Turning hides to leather is a centuries old industry. The hides of animals are treated with chemicals to amend the structure of the collagen fibres to making it more durable and less susceptible to decomposition. The process often allows for colouring the hide for aesthetic purposes. The hides undergo many processes to become leather but can be broken down into these main principles:
Liming and Hair Removal
The addition of alkalis to remove hair from the hide. Typical chemicals used at this stage include sodium hydroxide and sodium sulphide, calcium hydrogen sulphide, sodium hydrosulphite, dimethyl amine and sodium sulphydrate.
This process is to remove the alkali traces and reduce the pH prior to the tanning processes. This can involve acetic acid, lactic acid or boric acid combined with buffering salts such as ammonium sulphate or ammonium chloride to control the process.

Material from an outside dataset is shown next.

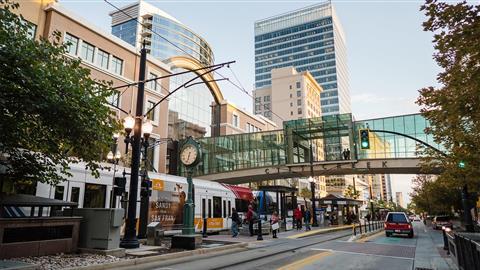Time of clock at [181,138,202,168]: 6:32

The hides are treated with salt, sulphuric acid or formic acid to reduce the pH of the collagen fibres. This allows better penetration of the tanning agents.
Vegetable tanning has no chemical risk and although more environmentally friendly is a slow process taking a number of days.
Mineral tanning - otherwise knowns as the chroming process is very quick but utilises corrosive chemicals such as chromium sulphates
This industry has a wide range of corrosive and chemical risks throughout processing but also in associated processes such as effluent treatment, sludge treatment and dyeing processes.